# What you are asked to do
A verbatim copy is needed of the lines below from the one containing "Hàng hải vận" up to and including the one containing "Olhando um pássaro", excluding pictures.

# Data extract
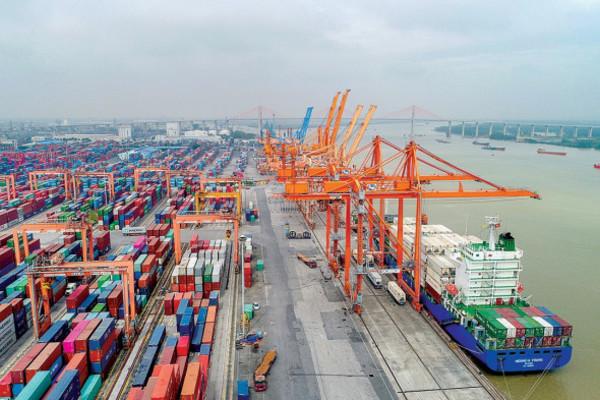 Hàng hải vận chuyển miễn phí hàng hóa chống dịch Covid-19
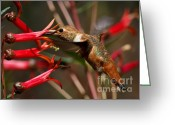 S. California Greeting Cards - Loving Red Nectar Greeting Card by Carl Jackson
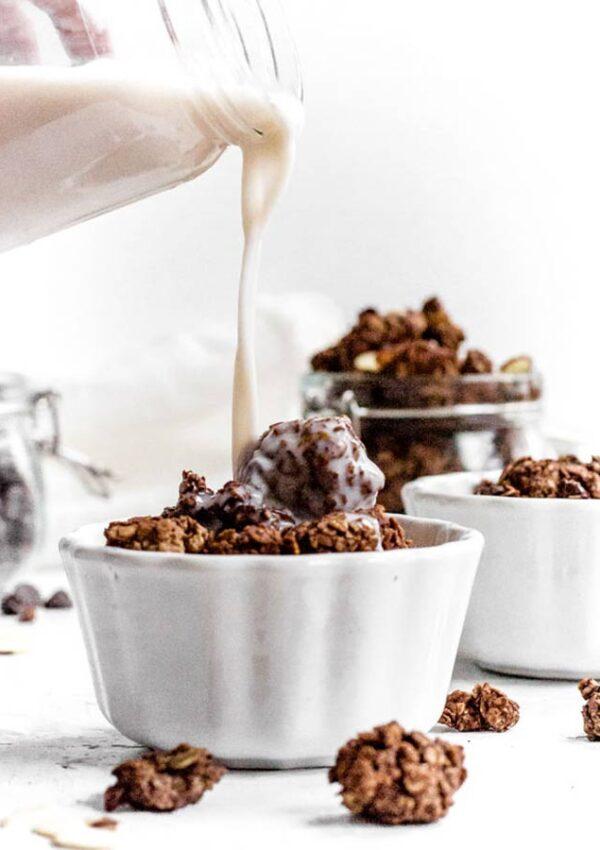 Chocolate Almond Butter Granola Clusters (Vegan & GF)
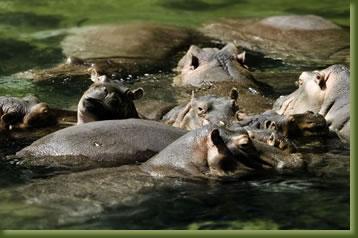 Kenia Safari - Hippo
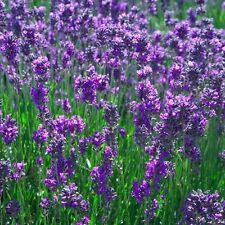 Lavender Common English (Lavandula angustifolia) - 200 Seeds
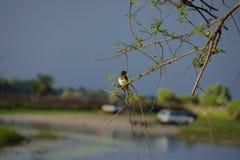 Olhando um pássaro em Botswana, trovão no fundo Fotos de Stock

---

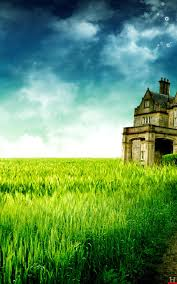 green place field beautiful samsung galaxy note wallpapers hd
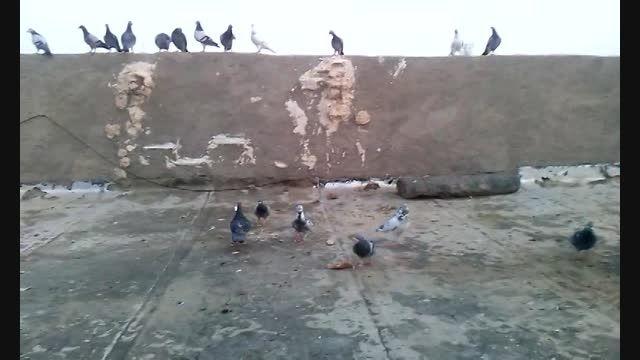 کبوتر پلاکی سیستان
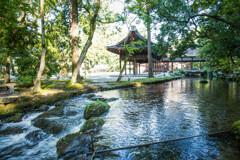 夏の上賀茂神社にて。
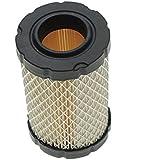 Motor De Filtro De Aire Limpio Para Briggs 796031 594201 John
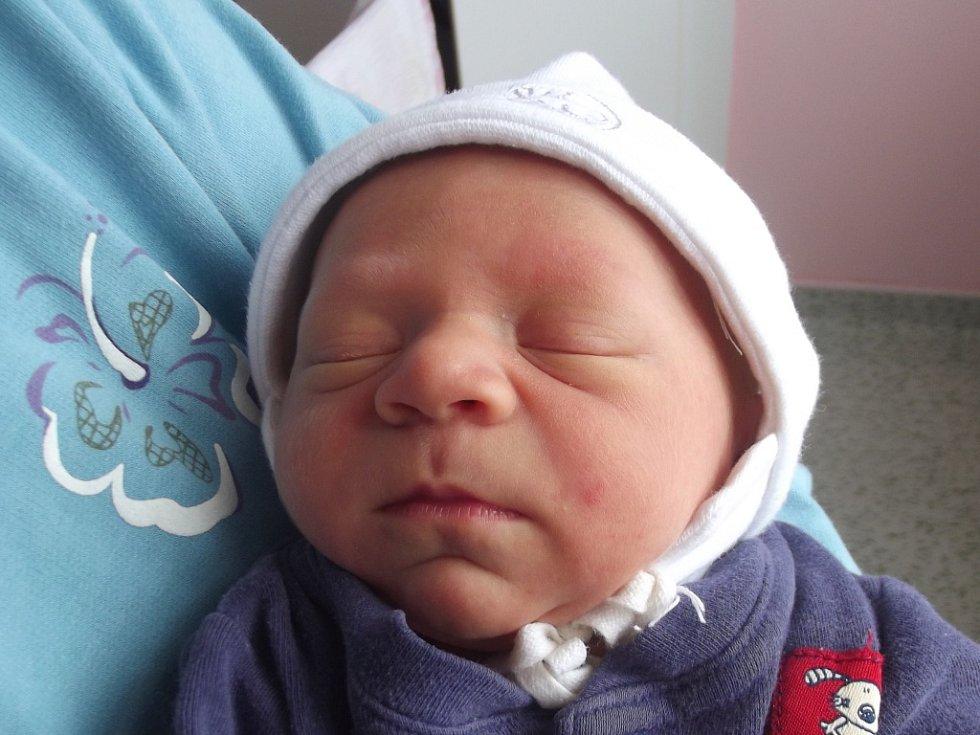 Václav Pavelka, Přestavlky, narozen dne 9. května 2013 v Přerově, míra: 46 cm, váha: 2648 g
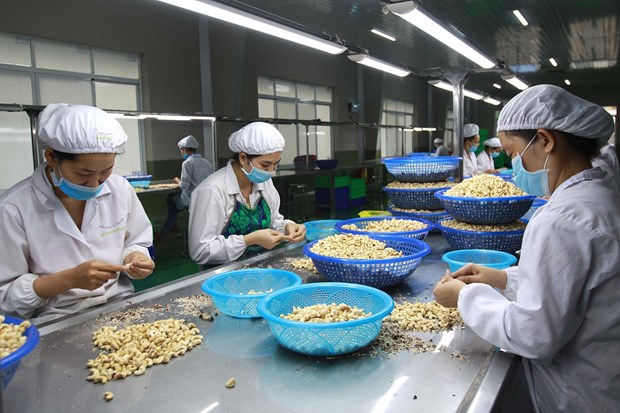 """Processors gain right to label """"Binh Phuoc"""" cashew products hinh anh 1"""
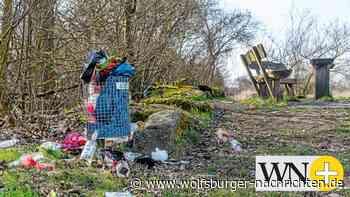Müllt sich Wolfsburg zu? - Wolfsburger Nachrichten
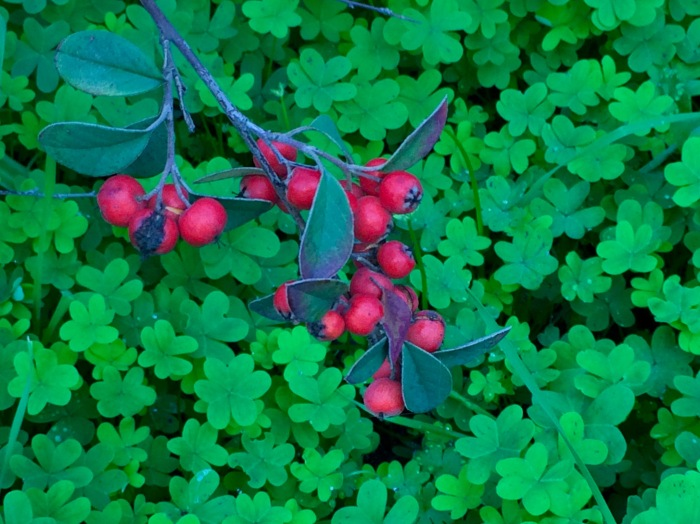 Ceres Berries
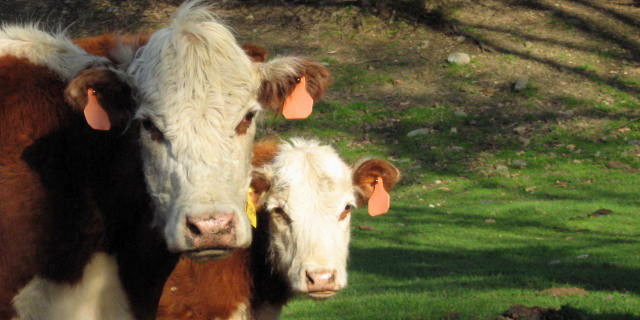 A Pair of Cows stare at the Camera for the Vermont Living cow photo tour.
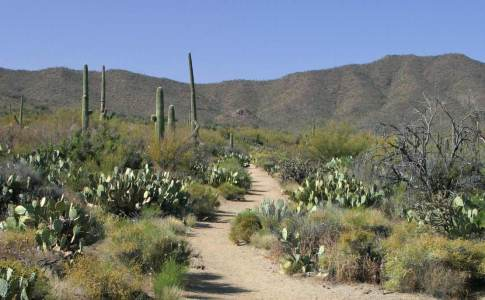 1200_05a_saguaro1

# Answer section
 Hàng hải vận chuyển miễn phí hàng hóa chống dịch Covid-19
 S. California Greeting Cards - Loving Red Nectar Greeting Card by Carl Jackson
 Chocolate Almond Butter Granola Clusters (Vegan & GF)
 Kenia Safari - Hippo
 Lavender Common English (Lavandula angustifolia) - 200 Seeds
 Olhando um pássaro em Botswana, trovão no fundo Fotos de Stock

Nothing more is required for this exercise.